設問内容 – 以下に示すカスハラ奨励金制度についての本文を、一字一句変えずに全文書き写してください。

本文抜粋 –
◆ ◆ ◆ ◆ ◆ ◆ ◆
はじめに

カスタマーハラスメント(カスハラ)は、近年多くの企業が直面する深刻な問題となっています。従業員の心身の健康を守り、働きやすい職場環境を整備することは、企業の持続的な成長にとって不可欠な要素です。そんな中、東京都が新たに開始した「カスタマーハラスメント防止対策推進事業 企業向け奨励金」は、中小企業がカスハラ対策に取り組む際の強力な支援制度として注目を集めています。
この記事では、最大40万円の奨励金を受給するための具体的な申請方法から、制度の詳細、そして企業にとってのメリットまで、わかりやすく解説していきます。
カスタマーハラスメント奨励金制度とは
東京都カスタマーハラスメント防止対策推進事業は、公益財団法人東京しごと財団が実施する支援制度です。この制度は、「東京都カスタマー・ハラスメント防止条例」で規定する事業者による措置等を速やかに企業等へ浸透させることを目的としています。
◆ ◆ ◆ ◆ ◆ ◆ ◆
提供データ –
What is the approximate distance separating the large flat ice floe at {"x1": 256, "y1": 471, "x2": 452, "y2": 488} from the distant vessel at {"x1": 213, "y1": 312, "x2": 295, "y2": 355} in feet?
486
◆ ◆ ◆ ◆ ◆ ◆ ◆
解答例 –
はじめに

カスタマーハラスメント(カスハラ)は、近年多くの企業が直面する深刻な問題となっています。従業員の心身の健康を守り、働きやすい職場環境を整備することは、企業の持続的な成長にとって不可欠な要素です。そんな中、東京都が新たに開始した「カスタマーハラスメント防止対策推進事業 企業向け奨励金」は、中小企業がカスハラ対策に取り組む際の強力な支援制度として注目を集めています。
この記事では、最大40万円の奨励金を受給するための具体的な申請方法から、制度の詳細、そして企業にとってのメリットまで、わかりやすく解説していきます。
カスタマーハラスメント奨励金制度とは
東京都カスタマーハラスメント防止対策推進事業は、公益財団法人東京しごと財団が実施する支援制度です。この制度は、「東京都カスタマー・ハラスメント防止条例」で規定する事業者による措置等を速やかに企業等へ浸透させることを目的としています。